(480c) Multiphase Bioreactor Simulation with GPUs
AIChE Annual Meeting
2015
2015 AIChE Annual Meeting Proceedings
North American Mixing Forum
Mixing Scale-up/Scale-Down Issues in Pharmaceutical and Biopharmaceuticals Processes
Wednesday, November 11, 2015 - 9:30am to 10:00am
The effectiveness of a biopharmaceutical manufacturing process depends to a large extent on the efficiency of the bioreactor, especially in the field of generic drugs. The improvement of the productivity of industrial size bioreactors is, up to now, mainly driven by empirical knowledge. Computer simulation would help to understand the processes inside the reactor and hence lay the foundation for new reactor designs. However, despite the recent improvement of computational capabilities, only a few seconds of real time operation of an industrial scale reactor takes months to simulate.
Thus, the goal of this study is to use graphic cards to speed up this simulation. To take full advantage of the processor’s parallelism, localized calculation algorithms are used, like the lattice Boltzmann method for modelling the fluid flow field. The calculation of the bubble movement is done by solving the Newton’s equation of motion. For coalescence and breakup stochastic models are used. The phases are coupled with a two way approach.
To simulate large reactors, the code has a multi GPU functionality, hence it can distribute the workload of the simulation on several graphic processors. Validation is done with literature data as well as with results from holdup measurements of a 150l laboratory reactor. To show the usefulness of this code for scale up studies, a 40 m³ reactor was simulated.
To mimic the behavior of real fermentation broth a non-Newtonian viscosity model was added using the power law model. An important process within the reactor is the transport of species (dissolved oxygen, nutrients, carbon dioxide, etc.) by the fluid flow field. To model the distribution of the species a particle based solver was implemented.

* **Given entries**
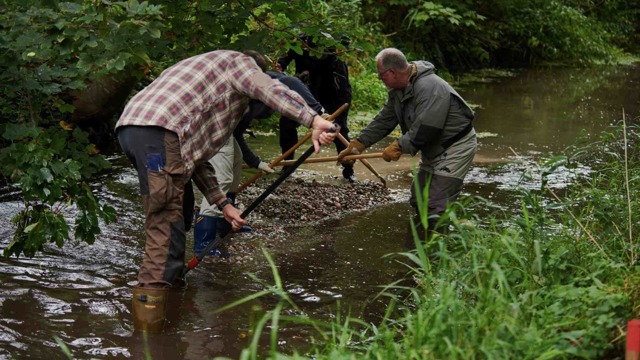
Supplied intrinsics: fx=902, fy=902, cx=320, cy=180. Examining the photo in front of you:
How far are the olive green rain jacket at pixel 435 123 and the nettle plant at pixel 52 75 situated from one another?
1937mm

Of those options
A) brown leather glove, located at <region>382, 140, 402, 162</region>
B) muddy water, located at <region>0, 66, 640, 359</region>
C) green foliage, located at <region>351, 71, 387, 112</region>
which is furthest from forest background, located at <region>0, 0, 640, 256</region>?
green foliage, located at <region>351, 71, 387, 112</region>

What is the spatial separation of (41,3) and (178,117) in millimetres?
1470

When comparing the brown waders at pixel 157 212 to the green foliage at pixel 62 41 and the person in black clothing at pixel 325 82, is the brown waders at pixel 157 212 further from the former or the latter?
the person in black clothing at pixel 325 82

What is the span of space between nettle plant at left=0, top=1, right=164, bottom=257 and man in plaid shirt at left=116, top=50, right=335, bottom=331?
541 millimetres

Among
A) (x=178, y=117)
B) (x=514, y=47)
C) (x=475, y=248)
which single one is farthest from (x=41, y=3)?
(x=514, y=47)

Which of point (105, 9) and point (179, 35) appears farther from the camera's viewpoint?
point (179, 35)

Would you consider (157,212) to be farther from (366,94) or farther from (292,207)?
(366,94)

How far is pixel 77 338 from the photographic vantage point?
16.9 ft

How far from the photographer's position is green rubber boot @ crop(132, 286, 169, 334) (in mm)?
5238

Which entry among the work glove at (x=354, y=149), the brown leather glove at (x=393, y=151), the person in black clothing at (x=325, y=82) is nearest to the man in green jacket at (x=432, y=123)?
the brown leather glove at (x=393, y=151)

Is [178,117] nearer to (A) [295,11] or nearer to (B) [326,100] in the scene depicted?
(A) [295,11]

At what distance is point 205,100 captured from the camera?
529 centimetres

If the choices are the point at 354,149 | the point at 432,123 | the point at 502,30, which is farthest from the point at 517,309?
the point at 502,30

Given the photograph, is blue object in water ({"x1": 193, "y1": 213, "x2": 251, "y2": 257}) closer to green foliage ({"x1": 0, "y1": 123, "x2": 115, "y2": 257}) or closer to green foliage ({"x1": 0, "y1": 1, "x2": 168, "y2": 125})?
green foliage ({"x1": 0, "y1": 123, "x2": 115, "y2": 257})
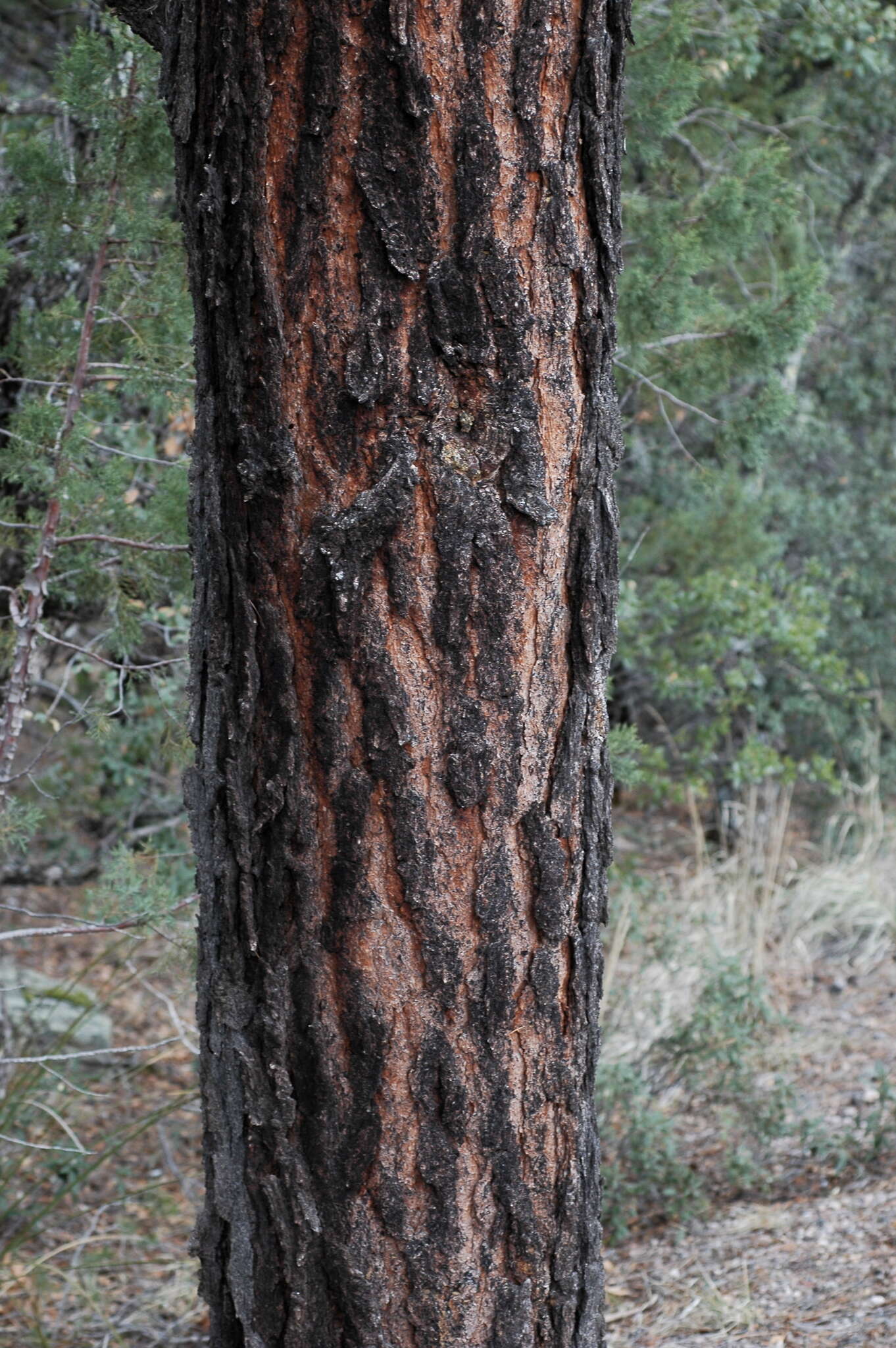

* **Requirement 1**
List every species that the bioreactor abstract names as being transported by the fluid flow field.
* **Requirement 2**
Please return the part of the bioreactor abstract that opens with the words containing "To mimic the" and closes with "solver was implemented.", copied exactly.
These entries come from a different source.

* **Expected answer 1**
dissolved oxygen, nutrients, carbon dioxide

* **Expected answer 2**
To mimic the behavior of real fermentation broth a non-Newtonian viscosity model was added using the power law model. An important process within the reactor is the transport of species (dissolved oxygen, nutrients, carbon dioxide, etc.) by the fluid flow field. To model the distribution of the species a particle based solver was implemented.